Mangroves are threatened by human activities, including coastal development, pollution, and over-harvesting. It is estimated that approximately 35% of the world’s mangroves have been lost in the past 50 years.
How much CO₂ does a mangrove tree absorb?
Studies have shown that mangroves capture 2 to 4 times more carbon than mature tropical forests and have the highest carbon density of all land-based ecosystems.
Eden Projects has determined the average amount of CO₂ absorbed by one mangrove tree to be 308 kg (0.3 tons) of CO₂.
Mangroves are highly salt-tolerant (also known as halophytes) and are adapted to survive in harsh coastal conditions.
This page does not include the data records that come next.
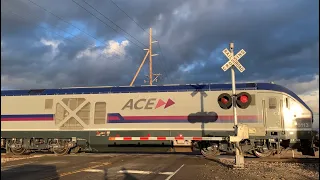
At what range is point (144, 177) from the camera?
11.8 m

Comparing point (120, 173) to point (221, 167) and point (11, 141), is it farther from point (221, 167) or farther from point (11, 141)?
point (11, 141)

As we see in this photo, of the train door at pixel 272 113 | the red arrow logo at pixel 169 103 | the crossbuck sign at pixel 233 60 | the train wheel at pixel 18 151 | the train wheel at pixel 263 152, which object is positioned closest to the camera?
the crossbuck sign at pixel 233 60

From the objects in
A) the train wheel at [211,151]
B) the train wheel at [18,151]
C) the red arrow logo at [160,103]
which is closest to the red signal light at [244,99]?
the train wheel at [211,151]

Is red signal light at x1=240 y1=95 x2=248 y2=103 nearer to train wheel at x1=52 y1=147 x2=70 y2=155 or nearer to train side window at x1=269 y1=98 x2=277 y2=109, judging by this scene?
train side window at x1=269 y1=98 x2=277 y2=109

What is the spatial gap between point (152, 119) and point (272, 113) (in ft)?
23.0

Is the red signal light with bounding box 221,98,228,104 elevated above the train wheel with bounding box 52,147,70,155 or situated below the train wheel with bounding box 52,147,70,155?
above

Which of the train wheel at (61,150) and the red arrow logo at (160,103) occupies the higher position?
the red arrow logo at (160,103)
They thrive in oxygen-deprived environments of muddy swamps but grow best in the upper half of the intertidal zone.
Mangroves are found in 118 countries, with the largest mangrove areas located in Indonesia, Brazil, and Australia.
Applications of Mangroves
Mangroves provide protection to nearby populated areas by preventing erosion and absorbing storm surges during extreme weather conditions such as hurricanes. They are also crucial for the ecosystem, supporting fish and reptiles. Their dense roots help bind and build the soil.
Mangroves are not typically destroyed for timber or other purposes; they are mainly removed for coastal development. The most significant threat to mangrove forests is the rapid expansion of shrimp farming. Hectares of lush wetlands have been cleared to make way for artificial ponds teeming with shrimp.
More about the Mangrove
- There are approximately 80 species of mangroves.
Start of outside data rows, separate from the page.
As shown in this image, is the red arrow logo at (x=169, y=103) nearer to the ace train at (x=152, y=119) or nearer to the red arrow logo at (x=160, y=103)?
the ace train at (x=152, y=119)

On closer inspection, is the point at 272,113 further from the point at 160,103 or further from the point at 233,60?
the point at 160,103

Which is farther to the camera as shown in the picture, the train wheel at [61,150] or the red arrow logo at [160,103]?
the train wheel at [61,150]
- Worldwide, there are around 18 million hectares of mangrove land.
- Mangroves can be found in 118 countries.
- Mangroves offer a variety of ecosystem services; they protect coastlines from storms and erosion, sequester carbon, and provide habitat for fish and other wildlife.
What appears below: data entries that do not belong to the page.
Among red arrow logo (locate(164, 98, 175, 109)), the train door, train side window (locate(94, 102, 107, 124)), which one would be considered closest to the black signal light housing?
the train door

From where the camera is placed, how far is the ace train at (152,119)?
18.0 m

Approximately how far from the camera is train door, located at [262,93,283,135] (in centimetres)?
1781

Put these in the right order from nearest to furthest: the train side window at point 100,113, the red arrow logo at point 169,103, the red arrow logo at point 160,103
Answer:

Mangroves are frequently referred to as a ‘nature-based solution,’ a term often used to address the climate crisis. A nature-based solution leverages the inherent strengths existing in nature to mitigate or adapt to the impacts of change. One of the most significant strengths of mangroves lies in their ability to capture and store carbon.
The muddy soil in which mangroves thrive is extremely carbon-rich, and over time, mangroves not only help replenish this soil reservoir by trapping sediments but also keep it – and the carbon – in place. The amount of carbon stored beneath these trees is estimated to be up to four times greater than that of other tropical forests, making these coastal forests extraordinarily valuable in the fight against climate change.